You place your chopsticks back in the container and look away, unable to meet his eyes.
“Sometimes,” you quietly reply.
“No, it means sometimes.”
His question is not cruel nor interrogative, which makes it worse. He asks it the way he asks everything, with no sense that some words need to knock before they have permission to enter the atmosphere and be spoken to another. He just opens the door and walks right in, muddy sandals, childish innocence, and radiant energy, all without apology for taking up space while spouting the first thing that comes to his mind.

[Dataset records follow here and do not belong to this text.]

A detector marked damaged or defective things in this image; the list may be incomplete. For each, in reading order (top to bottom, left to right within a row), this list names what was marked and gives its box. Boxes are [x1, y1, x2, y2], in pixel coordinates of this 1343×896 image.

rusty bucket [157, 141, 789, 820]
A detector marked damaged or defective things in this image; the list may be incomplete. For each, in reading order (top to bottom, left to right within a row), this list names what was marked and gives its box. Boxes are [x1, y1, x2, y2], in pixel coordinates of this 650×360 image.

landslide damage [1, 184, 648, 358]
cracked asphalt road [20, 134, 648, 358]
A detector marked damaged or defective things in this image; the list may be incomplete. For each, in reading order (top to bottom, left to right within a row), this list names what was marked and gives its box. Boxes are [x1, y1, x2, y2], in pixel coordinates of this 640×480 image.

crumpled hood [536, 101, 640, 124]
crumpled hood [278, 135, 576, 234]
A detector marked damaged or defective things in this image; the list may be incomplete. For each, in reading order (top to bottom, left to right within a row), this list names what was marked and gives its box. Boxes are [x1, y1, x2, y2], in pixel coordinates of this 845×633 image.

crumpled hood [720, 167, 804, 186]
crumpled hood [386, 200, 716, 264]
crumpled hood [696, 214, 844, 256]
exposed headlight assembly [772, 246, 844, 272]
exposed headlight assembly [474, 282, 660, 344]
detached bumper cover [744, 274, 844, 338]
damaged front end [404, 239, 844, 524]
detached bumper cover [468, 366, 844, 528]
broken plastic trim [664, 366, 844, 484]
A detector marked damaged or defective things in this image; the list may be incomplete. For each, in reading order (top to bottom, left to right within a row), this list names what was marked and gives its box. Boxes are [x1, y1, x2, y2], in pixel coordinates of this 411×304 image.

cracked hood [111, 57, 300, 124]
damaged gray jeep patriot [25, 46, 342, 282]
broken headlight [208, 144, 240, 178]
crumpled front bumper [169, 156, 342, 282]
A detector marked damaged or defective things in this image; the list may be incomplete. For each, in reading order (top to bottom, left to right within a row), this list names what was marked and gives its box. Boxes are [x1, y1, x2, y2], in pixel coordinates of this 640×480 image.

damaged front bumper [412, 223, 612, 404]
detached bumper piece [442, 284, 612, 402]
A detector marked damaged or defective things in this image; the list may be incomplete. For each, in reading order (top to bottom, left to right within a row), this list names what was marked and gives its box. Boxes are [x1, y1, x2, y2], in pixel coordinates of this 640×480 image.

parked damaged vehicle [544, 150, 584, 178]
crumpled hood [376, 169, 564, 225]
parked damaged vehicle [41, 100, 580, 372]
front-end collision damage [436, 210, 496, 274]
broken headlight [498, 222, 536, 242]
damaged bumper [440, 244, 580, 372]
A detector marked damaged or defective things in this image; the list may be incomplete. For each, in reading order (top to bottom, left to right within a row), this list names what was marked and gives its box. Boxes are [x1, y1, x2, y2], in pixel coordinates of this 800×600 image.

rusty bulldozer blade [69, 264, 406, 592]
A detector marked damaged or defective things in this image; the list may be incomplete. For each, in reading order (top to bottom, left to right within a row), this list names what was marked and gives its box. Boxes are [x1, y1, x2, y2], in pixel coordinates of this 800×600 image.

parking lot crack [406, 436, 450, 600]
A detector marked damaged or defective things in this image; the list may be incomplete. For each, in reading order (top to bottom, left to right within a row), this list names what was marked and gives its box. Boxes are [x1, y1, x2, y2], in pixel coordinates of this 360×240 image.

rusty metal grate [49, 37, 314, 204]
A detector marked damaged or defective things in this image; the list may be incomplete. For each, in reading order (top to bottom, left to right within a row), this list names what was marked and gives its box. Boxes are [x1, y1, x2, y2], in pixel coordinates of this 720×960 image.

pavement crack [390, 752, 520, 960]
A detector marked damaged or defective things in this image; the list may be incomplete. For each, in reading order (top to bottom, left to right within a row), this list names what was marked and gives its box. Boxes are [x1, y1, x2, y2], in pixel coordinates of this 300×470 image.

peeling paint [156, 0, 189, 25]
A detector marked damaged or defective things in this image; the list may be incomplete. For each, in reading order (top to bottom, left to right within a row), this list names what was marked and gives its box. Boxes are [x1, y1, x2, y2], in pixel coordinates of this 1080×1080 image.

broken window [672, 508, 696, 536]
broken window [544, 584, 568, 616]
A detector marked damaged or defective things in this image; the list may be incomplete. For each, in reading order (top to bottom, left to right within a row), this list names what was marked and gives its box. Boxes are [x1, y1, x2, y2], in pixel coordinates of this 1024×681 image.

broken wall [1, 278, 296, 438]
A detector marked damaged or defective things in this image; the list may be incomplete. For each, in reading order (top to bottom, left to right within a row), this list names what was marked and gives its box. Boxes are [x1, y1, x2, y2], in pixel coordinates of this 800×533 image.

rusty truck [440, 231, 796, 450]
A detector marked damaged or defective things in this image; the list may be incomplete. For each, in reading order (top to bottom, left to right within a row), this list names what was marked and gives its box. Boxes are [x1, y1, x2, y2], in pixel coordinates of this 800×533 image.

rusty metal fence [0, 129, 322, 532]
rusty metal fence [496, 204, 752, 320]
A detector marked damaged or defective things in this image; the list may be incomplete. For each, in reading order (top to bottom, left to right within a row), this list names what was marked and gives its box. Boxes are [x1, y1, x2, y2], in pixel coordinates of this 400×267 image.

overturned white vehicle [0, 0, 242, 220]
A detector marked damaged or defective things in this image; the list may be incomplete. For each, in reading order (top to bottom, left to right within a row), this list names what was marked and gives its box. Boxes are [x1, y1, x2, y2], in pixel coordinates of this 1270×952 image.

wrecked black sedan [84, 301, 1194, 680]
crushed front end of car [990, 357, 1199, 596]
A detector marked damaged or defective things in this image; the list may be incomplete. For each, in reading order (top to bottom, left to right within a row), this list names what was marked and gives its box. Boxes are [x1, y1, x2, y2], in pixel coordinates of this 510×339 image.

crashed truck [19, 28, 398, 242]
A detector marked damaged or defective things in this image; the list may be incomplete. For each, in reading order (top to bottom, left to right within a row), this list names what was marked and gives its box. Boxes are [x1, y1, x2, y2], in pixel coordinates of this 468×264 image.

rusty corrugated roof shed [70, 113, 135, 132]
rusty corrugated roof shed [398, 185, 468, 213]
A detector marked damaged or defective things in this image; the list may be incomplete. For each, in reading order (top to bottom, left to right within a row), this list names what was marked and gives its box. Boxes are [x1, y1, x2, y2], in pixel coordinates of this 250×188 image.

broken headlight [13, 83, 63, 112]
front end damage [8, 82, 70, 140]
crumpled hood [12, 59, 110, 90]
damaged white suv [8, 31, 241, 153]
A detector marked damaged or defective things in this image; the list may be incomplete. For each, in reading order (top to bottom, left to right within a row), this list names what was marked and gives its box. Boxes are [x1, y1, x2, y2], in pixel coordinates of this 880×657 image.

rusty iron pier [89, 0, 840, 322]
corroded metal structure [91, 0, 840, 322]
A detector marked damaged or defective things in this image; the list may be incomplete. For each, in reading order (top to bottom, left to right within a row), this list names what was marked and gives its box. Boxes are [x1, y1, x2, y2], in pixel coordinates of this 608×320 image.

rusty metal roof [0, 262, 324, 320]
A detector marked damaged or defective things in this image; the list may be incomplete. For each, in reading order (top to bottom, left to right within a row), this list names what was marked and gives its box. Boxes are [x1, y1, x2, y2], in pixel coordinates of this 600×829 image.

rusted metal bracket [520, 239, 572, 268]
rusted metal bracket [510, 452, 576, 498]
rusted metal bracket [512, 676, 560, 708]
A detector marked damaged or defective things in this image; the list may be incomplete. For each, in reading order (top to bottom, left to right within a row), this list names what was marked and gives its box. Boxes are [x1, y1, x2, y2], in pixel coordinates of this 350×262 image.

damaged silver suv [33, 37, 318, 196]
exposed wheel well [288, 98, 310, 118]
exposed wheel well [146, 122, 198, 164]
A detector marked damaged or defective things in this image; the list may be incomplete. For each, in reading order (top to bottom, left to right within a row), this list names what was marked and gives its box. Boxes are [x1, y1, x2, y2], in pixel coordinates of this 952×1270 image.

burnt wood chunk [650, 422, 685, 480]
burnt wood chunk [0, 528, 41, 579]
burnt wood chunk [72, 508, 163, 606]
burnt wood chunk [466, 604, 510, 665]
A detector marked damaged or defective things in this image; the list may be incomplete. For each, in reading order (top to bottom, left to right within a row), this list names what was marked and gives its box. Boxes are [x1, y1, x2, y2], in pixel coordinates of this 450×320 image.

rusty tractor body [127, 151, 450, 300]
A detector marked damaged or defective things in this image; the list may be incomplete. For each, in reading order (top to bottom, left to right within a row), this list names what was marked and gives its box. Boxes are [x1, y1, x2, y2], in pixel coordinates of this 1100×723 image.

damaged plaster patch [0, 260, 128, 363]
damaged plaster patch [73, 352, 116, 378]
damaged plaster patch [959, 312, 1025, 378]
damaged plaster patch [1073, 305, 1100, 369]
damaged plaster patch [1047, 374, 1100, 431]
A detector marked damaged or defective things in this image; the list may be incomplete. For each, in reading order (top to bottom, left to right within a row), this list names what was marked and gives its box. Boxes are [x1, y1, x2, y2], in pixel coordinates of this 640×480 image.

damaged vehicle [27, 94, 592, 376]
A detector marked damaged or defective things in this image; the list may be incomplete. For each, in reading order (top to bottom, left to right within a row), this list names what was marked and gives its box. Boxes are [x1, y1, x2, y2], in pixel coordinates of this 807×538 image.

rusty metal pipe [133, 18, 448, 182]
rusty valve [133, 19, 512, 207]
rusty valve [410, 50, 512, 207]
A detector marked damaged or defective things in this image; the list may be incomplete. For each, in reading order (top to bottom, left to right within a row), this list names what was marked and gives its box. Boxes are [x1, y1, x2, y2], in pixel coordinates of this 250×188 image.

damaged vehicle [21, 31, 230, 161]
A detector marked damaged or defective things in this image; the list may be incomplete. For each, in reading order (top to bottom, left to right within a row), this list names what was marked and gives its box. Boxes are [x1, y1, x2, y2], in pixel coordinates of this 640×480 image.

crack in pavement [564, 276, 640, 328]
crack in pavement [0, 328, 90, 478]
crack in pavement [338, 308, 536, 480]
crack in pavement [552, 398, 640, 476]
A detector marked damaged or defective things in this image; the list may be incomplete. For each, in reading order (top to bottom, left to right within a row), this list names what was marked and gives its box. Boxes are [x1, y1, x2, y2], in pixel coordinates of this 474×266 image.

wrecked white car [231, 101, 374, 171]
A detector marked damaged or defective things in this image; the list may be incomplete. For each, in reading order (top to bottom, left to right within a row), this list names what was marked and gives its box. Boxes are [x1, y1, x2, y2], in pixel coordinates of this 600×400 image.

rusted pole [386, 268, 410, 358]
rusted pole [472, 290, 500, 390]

Your grip tightens around your chopsticks for a moment.
Across the yard, you can see a group of girls laughing over something one of them said. Near the steps, two boys trade pieces of their lunches. Someone else loudly calls another’s name, and a response comes instantly, easily, as if being wanted by a friend is not something that has to be earned.
You look back at Naruto, a heavy, familiar feeling you’ve grown accustomed to but have not been able to name weighing your frame down.
“Do you, Naruto?” you ask back.
His face changes—only slightly, but enough that you know you have hit something in him. Perhaps even the same thing he hit inside of you.
Then he grins. But it’s too wide. Too fast.
You don’t believe him. You think he knows you don’t believe him.
For one moment, the two of you sit beneath the tree with the lie floating between you, small and obvious and unnamed by either of you. The warm breeze makes it dance a performative, rehearsed routine, one you’ve grown familiar with yourself.
You look down at your lunch and pick up another piece of egg with your fingers, chopsticks forgotten in the container.
“Do you want this or not?” you ask with a sigh.
Naruto blinks. The grin settles into something more genuine.
“You’re giving me more?” he muses.
“Well, you keep staring at it.”
“You’re hungry,” you emphasize. “And obviously so.”
His mouth snaps shut. That, too, is answer enough.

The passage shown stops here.